Госпожа де Б. не закончила фразы. Она не позволила мне упасть перед ней на колени и, боясь услышать мой ответ, закрыла мне рот рукой, которую я поцеловал. Ее взгляд смягчился, а лицо порозовело; наконец она поднялась со стула, собираясь уйти.
— Вы хотите меня покинуть?
— Я должна спешить, — ответила она, — у меня мало времени, все эти дни я очень занята. Прощайте, шевалье.
— Если вы запрещаете мне удерживать вас, до свидания, милая маменька.
Спустившись с лестницы, она сказала со слезами на глазах:
— Ах, невежа, он даже не спросит, в какой день ему прийти меня поблагодарить.
— Ах, простите, я был поглощен...
— Другими мыслями, конечно.
— Другими, да... но все же я думал о вас. Когда же, маменька, когда?
— Сегодня вторник... ну так... в пятницу. Да, мы увидимся в пятницу.
— В тот же час?
— Может быть, немного позже. Когда совсем стемнеет... Так благоразумнее.
Я вышел через четверть часа после виконта де Флорвиля, и мне показалось, что аргус, встревоживший меня, вновь следит за мной. Эти подозрения окончательно подтвердились, когда я заметил, что неловкий либо трусливый шпион тотчас переменил направление, увидев, что я иду к нему.

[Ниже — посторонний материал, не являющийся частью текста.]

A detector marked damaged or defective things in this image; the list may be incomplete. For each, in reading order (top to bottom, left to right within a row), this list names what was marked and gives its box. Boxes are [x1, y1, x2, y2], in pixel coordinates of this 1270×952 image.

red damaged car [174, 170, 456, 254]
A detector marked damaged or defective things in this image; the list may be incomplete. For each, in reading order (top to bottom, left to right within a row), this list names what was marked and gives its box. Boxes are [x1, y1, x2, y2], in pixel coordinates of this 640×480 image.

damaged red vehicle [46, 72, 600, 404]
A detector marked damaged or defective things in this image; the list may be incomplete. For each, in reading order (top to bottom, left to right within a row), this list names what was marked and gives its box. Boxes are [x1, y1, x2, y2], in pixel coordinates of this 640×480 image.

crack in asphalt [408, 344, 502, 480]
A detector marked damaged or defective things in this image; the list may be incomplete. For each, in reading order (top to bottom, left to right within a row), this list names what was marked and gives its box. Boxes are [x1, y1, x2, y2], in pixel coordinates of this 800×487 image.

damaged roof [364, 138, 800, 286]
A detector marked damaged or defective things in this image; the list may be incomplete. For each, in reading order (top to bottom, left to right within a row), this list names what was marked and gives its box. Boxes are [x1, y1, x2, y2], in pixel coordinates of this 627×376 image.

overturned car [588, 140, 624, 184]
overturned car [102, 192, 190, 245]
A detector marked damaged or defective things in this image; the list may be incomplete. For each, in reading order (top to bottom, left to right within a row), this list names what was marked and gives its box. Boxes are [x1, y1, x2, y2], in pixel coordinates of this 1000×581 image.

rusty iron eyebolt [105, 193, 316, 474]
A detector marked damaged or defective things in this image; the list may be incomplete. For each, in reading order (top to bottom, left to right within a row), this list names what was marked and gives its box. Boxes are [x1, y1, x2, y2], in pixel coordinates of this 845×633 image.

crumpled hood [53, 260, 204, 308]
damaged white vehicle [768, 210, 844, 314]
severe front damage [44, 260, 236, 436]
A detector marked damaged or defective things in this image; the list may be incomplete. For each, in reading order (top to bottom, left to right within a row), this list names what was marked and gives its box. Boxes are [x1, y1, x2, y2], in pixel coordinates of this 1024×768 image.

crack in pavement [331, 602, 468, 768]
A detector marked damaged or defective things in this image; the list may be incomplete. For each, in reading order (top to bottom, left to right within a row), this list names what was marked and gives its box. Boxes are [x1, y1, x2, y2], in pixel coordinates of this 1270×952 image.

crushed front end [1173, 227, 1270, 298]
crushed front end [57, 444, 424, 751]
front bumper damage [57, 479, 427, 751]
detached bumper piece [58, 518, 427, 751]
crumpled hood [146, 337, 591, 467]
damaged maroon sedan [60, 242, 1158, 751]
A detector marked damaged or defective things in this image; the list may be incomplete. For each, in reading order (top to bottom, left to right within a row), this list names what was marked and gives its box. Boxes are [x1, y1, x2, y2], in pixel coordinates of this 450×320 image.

Я вернулся домой в полной уверенности, что капитан очень скоро явится ко мне.
— И вы не побоялись сломать ногу? — спросил барон.
— Отец, я был готов подвергнуть опасности даже жизнь! Зачем вы доводите меня до крайностей, которые могут иметь роковые последствия? Барон, знайте, в настоящую минуту я предпочту смерть послушанию. Отдавая себя снова в ваши руки, я заявляю, что всякое посягательство на мою свободу будет посягательством и на мою жизнь! Подумайте: опасности окружают несчастное и слабое существо, женщину, достойную любви, и вы как самый жестокий из ее врагов хотите лишить бедняжку последнего утешения и единственной поддержки. Вы заставляете меня бездействовать, отдать беззащитную ее преследователям и спокойно смотреть, как они будут готовить ее погибель! Барон, если вы опять запрете меня и если капитан явится за мной сюда, что, конечно, скоро случится, клянусь вам именем сестры, вашим именем и именем Софи, клянусь всем дорогим и святым для меня, никакие соображения не позволят мне защищать жизнь, которую ваша тираническая власть делает бесполезной для графини де Линьоль и ненавистной для ее возлюбленного! Итак, решайте мою судьбу, она в ваших руках.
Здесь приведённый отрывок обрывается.